Given records —
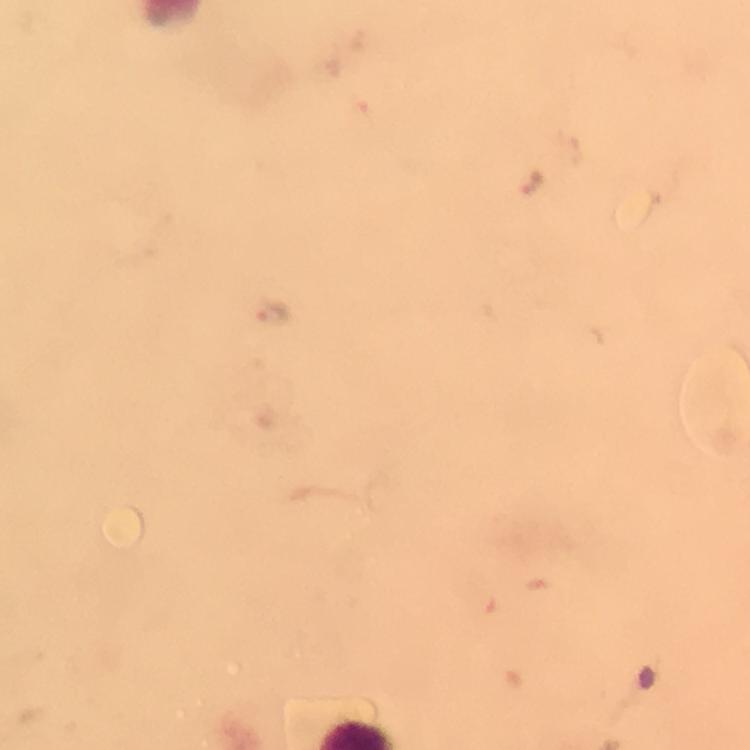

Approximate centers as [x, y] in pixels.
Summary:
  - Malaria parasite locations: [271, 313]
  - Immersion oil: applied
  - Stain: Giemsa
  - Cropped from: one field of view
  - Capture: smartphone mounted on the microscope
  - Image size: 750×750 pixels
  - Preparation: thick smear
  - Context: from a malaria diagnostic workup
  - Magnification: 100x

About this exercise — Output only the lines from the one that contains "- Preparation: thick smear" through the final line of the records, exactly as given.

Finished task —
  - Preparation: thick smear
  - Context: from a malaria diagnostic workup
  - Magnification: 100x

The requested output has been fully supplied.